La plupart des Instituts universitaires de technologie (IUT) ont du mal à remplir leurs classes. Qui me contredira si je dis que la voie technologie souffre encore de la comparaison avec la filière d'enseignement classique ? Malheureusement, c'est encore et toujours une voie de garage pour nos jeunes. C'est la raison pour laquelle nous avons d'ailleurs mis en place en 2014 une formation de bachelor spécialement dédiée aux bacheliers technologiques, afin de leur offrir de vraies opportunités dans l'une des plus grandes écoles d'ingénieurs de la République.

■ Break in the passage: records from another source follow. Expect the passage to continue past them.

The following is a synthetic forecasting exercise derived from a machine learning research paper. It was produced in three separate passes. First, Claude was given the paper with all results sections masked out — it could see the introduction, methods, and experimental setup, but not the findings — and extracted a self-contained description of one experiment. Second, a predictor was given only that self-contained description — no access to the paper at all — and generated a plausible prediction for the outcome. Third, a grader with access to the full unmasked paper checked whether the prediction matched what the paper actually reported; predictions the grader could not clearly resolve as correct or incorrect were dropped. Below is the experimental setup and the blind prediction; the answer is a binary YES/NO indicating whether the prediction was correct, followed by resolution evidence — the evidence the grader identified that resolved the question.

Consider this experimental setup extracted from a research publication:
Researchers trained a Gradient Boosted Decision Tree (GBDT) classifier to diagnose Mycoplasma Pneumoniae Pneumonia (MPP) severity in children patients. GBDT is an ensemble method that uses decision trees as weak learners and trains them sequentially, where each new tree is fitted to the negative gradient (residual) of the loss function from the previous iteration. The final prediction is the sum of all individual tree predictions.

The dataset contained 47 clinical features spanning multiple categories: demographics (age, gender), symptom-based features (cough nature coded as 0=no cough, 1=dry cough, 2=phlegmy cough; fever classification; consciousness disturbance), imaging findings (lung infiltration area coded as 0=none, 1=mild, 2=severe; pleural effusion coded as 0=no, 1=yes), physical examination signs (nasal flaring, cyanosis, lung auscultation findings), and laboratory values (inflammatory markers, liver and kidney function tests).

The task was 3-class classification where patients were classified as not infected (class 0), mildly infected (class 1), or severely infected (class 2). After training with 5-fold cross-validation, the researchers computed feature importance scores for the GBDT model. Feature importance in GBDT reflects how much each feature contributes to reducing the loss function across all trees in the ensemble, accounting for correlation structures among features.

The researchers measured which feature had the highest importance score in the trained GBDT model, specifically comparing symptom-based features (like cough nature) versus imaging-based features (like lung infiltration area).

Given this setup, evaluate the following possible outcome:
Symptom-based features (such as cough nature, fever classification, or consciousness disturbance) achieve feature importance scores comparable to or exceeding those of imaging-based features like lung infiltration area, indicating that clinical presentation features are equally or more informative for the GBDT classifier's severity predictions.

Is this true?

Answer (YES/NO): NO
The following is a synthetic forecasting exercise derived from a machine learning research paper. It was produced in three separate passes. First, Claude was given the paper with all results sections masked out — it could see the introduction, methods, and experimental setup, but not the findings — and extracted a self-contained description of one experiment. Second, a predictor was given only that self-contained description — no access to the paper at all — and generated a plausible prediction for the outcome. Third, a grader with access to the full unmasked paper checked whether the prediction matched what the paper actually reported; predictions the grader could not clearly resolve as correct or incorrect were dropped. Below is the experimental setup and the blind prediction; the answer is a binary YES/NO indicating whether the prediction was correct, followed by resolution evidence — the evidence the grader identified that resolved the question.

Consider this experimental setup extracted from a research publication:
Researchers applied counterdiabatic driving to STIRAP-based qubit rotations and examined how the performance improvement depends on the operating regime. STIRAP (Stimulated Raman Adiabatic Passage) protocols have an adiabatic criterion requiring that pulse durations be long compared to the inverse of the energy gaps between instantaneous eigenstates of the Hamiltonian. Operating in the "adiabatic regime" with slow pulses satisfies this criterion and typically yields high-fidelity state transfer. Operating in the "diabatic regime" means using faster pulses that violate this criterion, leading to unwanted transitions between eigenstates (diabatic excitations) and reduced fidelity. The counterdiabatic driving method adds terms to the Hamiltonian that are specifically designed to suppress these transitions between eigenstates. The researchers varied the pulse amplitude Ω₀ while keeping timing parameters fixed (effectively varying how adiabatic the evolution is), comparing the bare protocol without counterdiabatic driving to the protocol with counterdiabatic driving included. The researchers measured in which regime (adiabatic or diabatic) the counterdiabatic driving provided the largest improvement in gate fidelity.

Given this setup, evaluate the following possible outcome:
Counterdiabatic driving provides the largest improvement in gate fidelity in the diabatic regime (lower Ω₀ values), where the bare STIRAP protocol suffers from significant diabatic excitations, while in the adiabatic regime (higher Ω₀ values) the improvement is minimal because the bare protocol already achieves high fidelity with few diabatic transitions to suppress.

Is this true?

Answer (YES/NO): NO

Est-ce une explication aux difficultés de l'industrie française ?

Je le pense très sincèrement. On peut toujours disserter sur le niveau du coût du travail mais je crois que les difficultés du secteur manufacturier relèvent surtout d'un problème culturel. Les élites n'aiment pas l'industrie parce qu'ils ne la connaissent pas. C'est la raison pour laquelle l'industrie est toujours considérée comme sale, bruyante et polluante. C'est regrettable car c'est une image totalement déformée. Heureusement, avec le développement des nouvelles technologies, l'image de l'industrie auprès des jeunes commence à évoluer favorablement. Il était temps.

Pourtant, les besoins de main-d'œuvre sont importants, notamment pour dessiner l'industrie du futur !

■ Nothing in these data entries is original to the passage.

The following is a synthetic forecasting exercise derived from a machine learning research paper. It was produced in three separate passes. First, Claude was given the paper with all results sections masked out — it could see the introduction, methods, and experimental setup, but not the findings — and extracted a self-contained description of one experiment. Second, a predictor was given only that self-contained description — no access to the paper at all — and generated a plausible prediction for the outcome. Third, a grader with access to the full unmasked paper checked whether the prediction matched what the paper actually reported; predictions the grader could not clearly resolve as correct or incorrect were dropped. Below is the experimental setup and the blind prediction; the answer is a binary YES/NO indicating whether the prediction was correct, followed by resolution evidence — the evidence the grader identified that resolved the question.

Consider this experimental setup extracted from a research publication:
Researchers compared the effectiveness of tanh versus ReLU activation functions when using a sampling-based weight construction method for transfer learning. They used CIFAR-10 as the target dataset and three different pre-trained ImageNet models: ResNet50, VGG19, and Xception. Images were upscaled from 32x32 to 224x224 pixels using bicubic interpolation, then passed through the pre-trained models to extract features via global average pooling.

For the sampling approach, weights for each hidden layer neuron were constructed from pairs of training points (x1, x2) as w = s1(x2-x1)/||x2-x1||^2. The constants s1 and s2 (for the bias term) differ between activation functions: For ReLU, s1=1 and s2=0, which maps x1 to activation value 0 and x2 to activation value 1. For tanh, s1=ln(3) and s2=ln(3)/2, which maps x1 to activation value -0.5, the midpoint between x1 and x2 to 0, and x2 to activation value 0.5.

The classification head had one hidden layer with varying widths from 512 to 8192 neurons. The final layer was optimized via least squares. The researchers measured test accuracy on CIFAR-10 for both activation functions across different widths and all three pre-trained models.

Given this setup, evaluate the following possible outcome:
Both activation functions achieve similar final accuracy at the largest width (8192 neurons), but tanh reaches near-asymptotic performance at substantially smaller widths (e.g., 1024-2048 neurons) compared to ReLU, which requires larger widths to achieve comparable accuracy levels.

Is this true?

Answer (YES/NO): NO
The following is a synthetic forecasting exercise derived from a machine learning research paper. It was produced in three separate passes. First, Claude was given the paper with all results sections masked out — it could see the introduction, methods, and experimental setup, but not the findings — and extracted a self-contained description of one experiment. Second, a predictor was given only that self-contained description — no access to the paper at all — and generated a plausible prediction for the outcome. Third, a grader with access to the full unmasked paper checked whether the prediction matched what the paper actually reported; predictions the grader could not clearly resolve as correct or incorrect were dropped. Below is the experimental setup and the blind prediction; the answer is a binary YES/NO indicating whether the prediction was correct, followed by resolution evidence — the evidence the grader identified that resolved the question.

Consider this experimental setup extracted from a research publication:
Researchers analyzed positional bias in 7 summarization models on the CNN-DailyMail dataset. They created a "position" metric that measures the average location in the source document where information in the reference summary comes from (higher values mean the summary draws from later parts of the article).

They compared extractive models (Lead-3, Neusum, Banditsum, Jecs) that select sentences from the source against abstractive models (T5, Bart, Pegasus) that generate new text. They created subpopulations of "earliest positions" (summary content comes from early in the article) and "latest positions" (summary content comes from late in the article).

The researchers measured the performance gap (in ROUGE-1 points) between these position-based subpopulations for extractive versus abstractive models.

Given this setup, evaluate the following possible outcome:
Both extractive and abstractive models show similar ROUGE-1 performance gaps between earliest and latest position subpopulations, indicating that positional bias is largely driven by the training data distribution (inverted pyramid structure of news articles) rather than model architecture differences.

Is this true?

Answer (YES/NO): NO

C'est exact. Certes, il faudra toujours des ingénieurs de haut niveau. Mais il faut aussi des techniciens très qualifiés. C'est l'un des objectifs du bachelor dont nous parlions qui permet aux étudiants d'accéder rapidement au marché du travail. Si ces étudiants veulent prolonger leurs études de trois années supplémentaires pour devenir ingénieurs, ils sont les bienvenus !

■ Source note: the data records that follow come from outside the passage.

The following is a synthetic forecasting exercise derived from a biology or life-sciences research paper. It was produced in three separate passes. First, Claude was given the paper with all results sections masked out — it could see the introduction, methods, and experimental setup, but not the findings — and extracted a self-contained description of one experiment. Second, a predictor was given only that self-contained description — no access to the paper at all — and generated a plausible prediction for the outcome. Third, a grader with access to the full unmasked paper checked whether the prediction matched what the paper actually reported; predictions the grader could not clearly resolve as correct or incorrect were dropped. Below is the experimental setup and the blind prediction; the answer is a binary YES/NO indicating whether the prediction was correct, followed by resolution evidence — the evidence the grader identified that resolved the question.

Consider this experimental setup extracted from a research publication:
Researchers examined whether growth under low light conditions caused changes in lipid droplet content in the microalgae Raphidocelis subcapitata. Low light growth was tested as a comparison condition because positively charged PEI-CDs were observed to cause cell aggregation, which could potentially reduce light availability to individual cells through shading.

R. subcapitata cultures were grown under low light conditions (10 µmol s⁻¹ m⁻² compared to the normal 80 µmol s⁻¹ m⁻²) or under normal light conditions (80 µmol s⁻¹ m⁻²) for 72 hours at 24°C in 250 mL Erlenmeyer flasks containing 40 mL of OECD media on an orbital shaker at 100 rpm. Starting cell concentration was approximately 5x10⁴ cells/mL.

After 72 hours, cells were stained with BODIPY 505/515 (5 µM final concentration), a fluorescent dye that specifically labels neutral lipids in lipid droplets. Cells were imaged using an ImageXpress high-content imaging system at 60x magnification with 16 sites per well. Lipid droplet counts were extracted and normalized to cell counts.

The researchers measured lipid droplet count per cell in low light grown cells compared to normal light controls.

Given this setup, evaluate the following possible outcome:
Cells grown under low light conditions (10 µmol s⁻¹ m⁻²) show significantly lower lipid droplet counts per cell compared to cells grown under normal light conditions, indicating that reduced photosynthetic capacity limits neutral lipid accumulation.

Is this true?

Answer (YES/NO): YES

Que faudrait-il faire pour que la mobilisation que suscite l'industrie du futur ne s'essouffle pas ?

Il faut une véritable prise de conscience de la classe politique et arrêter de se payer de mots. Il faut que les industriels aient de solides relais dans le monde éducatif car c'est dès le collège que l'on peut sensibiliser les jeunes.

Quelles mesures concrètes préconisez-vous ?

Il faudrait commencer par considérer la technologie comme une discipline à part entière, la valoriser comme le font nos amis et concurrents allemands. Précisément, il ne faut pas que l'enseignement de cette discipline s'arrête au collège. C'est absurde. Ensuite, il faut revoir le contenu des programmes et leur pédagogie. Ce n'est pas en décortiquant le fonctionnement d'une machine à coudre que l'on suscitera des vocations.

L'industrie française souffre-t-elle de difficultés de financement ?

Je n'en ai pas l'impression. Mais il reste des blocages structurels. Qui souhaite financer la prise de risque ?

N'est-ce pas le rôle de BPIFRANCE, la banque publique d'investissement ?

BPIFRANCE ne se démarque pas vraiment des banques classiques. Elle rechigne à financer des projets un tant soit peu risqués. La participation de BPIFRANCE au financement du « Factory Lab », un intégrateur de technologies à disposition des PME que nous inaugurerons fin septembre sur le plateau de Saclay et dont le CEA est le principal opérateur, nous occupe depuis plus d'un an.